Traditional Dresses for Women of Nagaland
Women in general are clad in plain blue cloth and a white cloth with black marginal bands of changing breadth. The casual costume of a dress of Angami women includes a petticoat called ‘Neikhro’, a sleeveless top called ‘Vatchi’, a white skirt called ‘Pfemhou’. The Ze-liangs-rong, a mixed group of Zemis, Liangmais and Rongmei exhibit themselves in costumes, considerably same with that of the Angami tribe. The commonest costume is a white cloth, contrasted with six black bands of varying measurements at both ends. The costume of the Zemei women is restricted to white-coloured clothes and skirts with very narrow black and red border.
The costume of the Ao women is a skirt, which is one and a quarter meter long and about two thirds of the meter, is draped round the waist and the surface outer edge is implanted for the grip. The skirts come up in an inexplicable variety. They differ from village to village and also from clan to clan. The popular types of the Ao skirts involve ‘Azu jangnup su’, endowed with red and yellow-black stripes, the ‘Ngami su’ or fish tail skirt, and finally the ‘Yongzujangau’ or cucumber seed skirt, woven in red on a black base. The women of the remaining groups go for diversity.

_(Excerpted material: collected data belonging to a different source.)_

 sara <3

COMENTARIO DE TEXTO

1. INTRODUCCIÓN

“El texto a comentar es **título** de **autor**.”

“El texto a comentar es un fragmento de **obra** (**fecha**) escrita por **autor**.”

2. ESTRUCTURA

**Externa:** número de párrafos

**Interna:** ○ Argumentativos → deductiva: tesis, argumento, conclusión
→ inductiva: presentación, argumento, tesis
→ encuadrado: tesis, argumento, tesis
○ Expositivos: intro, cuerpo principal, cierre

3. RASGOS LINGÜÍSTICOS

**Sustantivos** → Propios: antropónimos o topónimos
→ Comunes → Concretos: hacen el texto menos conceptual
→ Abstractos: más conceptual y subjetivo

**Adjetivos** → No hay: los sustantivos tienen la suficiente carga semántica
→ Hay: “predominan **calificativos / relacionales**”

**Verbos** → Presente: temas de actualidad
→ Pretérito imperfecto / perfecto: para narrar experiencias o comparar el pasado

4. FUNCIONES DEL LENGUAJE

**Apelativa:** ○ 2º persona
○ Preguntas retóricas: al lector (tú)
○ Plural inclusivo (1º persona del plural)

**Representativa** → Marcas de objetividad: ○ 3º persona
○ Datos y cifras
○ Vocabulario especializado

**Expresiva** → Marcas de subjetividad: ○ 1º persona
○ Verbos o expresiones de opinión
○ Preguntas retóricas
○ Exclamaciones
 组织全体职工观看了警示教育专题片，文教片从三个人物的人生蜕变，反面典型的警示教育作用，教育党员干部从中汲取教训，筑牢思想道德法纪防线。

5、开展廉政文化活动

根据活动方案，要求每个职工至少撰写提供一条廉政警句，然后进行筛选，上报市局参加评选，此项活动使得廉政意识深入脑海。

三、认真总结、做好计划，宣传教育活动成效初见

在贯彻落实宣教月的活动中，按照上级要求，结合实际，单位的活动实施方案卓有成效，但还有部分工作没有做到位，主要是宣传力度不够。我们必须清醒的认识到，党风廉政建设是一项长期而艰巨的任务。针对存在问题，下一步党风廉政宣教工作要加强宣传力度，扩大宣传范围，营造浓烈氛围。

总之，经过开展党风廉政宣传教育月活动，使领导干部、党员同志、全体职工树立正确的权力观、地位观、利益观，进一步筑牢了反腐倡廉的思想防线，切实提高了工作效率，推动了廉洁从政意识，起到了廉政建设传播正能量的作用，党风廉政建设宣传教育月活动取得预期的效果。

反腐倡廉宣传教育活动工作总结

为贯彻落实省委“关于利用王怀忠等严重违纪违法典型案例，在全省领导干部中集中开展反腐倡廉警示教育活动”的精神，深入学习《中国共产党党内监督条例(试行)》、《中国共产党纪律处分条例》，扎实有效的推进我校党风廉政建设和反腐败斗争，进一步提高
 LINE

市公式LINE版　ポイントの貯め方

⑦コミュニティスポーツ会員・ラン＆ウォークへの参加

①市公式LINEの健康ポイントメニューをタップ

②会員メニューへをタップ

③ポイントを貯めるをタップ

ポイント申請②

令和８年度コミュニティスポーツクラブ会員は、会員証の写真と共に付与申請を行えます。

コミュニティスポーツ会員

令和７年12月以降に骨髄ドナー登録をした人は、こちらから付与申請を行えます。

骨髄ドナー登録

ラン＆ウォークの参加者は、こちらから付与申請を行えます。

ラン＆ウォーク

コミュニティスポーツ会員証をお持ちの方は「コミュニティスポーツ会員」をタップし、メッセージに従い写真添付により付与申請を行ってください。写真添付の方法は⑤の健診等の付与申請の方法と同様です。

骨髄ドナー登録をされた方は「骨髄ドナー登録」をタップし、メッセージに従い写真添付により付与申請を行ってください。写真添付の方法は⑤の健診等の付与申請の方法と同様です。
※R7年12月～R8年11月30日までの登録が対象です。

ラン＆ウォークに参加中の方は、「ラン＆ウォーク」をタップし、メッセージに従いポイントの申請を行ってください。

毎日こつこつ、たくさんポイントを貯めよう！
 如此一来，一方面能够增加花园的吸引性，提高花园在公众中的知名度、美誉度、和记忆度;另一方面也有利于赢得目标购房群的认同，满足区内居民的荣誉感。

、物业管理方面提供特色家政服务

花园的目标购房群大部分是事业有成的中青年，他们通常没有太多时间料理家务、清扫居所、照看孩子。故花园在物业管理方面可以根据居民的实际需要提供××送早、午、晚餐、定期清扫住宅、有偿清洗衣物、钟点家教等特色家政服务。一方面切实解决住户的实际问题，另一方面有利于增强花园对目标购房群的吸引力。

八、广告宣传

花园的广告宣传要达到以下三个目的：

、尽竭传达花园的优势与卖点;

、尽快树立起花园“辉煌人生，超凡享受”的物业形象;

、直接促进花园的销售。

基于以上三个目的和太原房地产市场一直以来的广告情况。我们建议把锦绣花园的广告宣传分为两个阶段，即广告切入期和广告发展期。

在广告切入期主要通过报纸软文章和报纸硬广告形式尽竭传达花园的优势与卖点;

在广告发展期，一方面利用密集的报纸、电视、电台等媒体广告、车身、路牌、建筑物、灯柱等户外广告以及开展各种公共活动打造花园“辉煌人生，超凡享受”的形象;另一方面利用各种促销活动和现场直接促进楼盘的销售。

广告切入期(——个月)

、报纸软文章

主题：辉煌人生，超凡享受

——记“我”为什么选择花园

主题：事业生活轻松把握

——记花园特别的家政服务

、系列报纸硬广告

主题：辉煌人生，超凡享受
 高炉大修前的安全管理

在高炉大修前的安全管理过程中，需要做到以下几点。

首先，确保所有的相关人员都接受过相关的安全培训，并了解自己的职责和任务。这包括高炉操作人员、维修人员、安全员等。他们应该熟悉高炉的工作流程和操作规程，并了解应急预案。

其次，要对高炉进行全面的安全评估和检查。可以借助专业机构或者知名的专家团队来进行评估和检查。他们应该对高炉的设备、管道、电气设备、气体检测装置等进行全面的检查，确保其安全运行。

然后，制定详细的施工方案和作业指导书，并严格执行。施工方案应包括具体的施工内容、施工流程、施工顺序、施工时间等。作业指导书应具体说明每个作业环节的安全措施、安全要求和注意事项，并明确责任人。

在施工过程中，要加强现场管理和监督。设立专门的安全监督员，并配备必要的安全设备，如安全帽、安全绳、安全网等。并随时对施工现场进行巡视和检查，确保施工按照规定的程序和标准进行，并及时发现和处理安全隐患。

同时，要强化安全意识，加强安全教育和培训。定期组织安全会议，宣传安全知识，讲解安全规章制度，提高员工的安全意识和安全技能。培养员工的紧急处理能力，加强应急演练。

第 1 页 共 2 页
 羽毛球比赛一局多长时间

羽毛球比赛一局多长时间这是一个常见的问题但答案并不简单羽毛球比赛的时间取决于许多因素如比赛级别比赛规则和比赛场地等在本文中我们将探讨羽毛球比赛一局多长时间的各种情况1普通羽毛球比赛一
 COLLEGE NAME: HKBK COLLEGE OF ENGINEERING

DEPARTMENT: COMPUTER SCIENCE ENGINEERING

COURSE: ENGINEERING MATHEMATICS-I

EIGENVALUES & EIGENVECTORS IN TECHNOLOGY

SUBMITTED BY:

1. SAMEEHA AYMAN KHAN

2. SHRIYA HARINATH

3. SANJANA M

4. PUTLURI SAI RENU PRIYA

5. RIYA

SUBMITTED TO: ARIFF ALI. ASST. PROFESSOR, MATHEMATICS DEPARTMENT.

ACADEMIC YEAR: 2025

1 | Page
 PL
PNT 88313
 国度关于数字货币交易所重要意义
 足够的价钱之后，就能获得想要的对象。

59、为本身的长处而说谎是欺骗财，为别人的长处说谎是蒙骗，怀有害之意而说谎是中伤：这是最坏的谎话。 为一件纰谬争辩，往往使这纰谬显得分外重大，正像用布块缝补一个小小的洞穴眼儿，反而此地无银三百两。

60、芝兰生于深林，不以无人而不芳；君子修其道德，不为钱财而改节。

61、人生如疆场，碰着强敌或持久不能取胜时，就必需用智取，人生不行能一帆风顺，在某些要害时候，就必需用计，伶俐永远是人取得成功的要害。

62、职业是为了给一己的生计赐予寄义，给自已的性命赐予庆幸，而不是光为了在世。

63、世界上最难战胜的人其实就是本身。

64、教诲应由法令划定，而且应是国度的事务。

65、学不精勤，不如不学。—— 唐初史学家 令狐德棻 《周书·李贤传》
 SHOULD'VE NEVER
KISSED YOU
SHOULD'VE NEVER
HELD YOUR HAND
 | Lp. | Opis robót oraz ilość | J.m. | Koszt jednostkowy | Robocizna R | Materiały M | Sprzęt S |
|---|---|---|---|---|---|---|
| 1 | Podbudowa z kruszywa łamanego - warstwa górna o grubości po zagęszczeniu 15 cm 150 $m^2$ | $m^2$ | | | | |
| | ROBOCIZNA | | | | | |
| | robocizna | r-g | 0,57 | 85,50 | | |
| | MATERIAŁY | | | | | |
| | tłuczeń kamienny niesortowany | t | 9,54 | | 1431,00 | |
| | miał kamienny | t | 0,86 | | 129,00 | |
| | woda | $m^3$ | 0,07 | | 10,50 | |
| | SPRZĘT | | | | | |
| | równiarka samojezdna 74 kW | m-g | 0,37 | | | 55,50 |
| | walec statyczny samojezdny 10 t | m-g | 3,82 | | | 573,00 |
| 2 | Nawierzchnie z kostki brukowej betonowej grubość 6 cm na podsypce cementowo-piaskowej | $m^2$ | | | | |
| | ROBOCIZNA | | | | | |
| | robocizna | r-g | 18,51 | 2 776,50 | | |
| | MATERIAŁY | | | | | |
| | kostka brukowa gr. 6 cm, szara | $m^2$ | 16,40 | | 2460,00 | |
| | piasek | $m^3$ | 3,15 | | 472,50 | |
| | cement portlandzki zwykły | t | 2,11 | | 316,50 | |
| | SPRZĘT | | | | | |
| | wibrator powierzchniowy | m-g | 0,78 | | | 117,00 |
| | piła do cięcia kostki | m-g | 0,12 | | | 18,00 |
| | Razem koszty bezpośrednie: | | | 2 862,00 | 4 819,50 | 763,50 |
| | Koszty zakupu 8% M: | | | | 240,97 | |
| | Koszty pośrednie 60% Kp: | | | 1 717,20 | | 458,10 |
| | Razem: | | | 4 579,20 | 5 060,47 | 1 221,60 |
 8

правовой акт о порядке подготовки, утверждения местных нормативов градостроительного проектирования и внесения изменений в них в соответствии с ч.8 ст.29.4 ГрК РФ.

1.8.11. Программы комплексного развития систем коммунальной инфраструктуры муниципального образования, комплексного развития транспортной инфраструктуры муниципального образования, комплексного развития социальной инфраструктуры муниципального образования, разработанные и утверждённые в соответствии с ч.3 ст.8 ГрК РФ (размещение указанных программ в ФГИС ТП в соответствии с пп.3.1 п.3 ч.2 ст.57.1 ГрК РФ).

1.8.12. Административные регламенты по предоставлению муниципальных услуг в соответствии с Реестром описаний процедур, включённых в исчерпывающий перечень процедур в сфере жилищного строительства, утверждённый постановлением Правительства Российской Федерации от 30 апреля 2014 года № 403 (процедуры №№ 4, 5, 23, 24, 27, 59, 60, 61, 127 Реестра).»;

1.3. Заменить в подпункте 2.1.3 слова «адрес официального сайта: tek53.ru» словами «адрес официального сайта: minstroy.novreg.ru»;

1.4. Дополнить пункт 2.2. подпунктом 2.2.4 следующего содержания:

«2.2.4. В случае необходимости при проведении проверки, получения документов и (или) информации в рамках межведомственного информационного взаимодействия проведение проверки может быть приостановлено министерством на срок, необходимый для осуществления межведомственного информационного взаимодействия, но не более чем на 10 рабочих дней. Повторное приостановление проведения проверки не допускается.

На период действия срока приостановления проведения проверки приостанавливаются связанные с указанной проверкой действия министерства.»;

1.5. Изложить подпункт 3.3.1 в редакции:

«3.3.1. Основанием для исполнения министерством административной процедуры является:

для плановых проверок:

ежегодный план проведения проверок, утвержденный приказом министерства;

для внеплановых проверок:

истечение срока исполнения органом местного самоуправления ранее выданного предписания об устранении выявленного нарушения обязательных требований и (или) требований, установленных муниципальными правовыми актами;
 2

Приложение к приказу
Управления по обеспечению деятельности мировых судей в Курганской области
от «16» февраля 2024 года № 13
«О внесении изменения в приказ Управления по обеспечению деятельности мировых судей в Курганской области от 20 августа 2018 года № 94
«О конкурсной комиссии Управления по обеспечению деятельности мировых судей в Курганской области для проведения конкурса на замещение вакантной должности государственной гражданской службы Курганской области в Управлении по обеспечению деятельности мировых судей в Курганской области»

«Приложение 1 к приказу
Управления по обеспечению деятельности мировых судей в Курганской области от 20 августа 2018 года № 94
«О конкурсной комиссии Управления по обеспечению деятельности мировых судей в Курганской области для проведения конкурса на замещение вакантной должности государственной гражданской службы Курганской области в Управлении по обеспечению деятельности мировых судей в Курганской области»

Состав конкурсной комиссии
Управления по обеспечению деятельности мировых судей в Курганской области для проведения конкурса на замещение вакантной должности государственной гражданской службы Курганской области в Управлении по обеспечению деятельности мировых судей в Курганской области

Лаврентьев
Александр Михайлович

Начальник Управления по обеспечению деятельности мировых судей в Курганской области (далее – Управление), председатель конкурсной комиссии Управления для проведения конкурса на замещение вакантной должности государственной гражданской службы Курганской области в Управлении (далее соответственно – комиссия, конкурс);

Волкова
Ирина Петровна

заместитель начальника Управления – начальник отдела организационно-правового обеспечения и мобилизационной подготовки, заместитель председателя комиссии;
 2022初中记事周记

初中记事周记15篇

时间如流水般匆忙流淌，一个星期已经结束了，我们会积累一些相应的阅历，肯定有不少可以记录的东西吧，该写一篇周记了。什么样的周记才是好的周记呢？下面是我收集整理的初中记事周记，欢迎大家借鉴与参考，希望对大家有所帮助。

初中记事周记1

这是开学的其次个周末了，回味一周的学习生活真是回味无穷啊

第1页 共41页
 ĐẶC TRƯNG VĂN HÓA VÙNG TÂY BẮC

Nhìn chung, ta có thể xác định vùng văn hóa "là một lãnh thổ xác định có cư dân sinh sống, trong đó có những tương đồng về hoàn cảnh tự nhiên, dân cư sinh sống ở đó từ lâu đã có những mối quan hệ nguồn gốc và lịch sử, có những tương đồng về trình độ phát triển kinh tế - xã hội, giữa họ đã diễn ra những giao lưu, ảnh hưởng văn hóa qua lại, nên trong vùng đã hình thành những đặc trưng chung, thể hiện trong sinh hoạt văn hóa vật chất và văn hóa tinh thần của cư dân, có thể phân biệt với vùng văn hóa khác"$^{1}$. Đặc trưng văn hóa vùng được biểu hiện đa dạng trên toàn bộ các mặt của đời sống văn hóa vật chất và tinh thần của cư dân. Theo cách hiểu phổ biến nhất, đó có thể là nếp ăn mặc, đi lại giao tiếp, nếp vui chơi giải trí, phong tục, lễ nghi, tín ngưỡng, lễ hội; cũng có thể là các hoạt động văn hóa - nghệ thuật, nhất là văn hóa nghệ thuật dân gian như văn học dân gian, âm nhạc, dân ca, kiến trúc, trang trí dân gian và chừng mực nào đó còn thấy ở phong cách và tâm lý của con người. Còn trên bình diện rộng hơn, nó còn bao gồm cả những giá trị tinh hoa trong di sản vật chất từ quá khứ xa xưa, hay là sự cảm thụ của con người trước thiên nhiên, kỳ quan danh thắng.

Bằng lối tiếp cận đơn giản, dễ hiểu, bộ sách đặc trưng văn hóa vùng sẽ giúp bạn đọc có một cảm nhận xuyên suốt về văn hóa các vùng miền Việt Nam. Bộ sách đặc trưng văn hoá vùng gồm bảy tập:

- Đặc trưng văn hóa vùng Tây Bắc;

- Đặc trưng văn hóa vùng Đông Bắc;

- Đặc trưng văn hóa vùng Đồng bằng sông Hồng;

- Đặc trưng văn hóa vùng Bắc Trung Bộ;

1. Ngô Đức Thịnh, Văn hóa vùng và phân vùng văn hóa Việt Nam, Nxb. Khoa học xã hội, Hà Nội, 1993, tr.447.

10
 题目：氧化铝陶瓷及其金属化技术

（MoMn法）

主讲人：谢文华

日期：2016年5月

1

Traditional Dresses for Men of Nagaland
A daily costume, meant for wear and tear, is the black shawl called ‘Ratapfe’. Men wear black kilt, decorated with embroidered cowries in three or four lines. The western Angami villages have their unique style of costume-design. Shawls of Lothas are graded by the number of gennas or festivals arranged by the wearer. Thus, a man who has given the first genna wears the ‘Phangrhup’. With the performance of the second genna, the strip broadens accordingly. The third genna allows a man to put in the ‘Ethasu’. With the fulfilment of the mission, the successful man resorts to stone-dragging which permits him to wear ‘Lungpensu’. This latter one is a dark blue cloth with five stripes of light blue and with thin marginal stripes on either side. There is only one cloth in the wardrobe of the Angamis, which is indicative of social prestige. The ‘Phichu-pfe’ is the priest’s costume.
Significance of Naga Shawls
‘Tsungkotepsu’ signifies affluence of the owner, and the depictions of elephant and tiger speaks of the courage of the concerned man, while the human head attests accomplishment in head-hunting and other tasks like wielding spear and dao.
The plethora of designs, motifs, patterns and vibrant shades make the world of Naga costumes a rainbow world.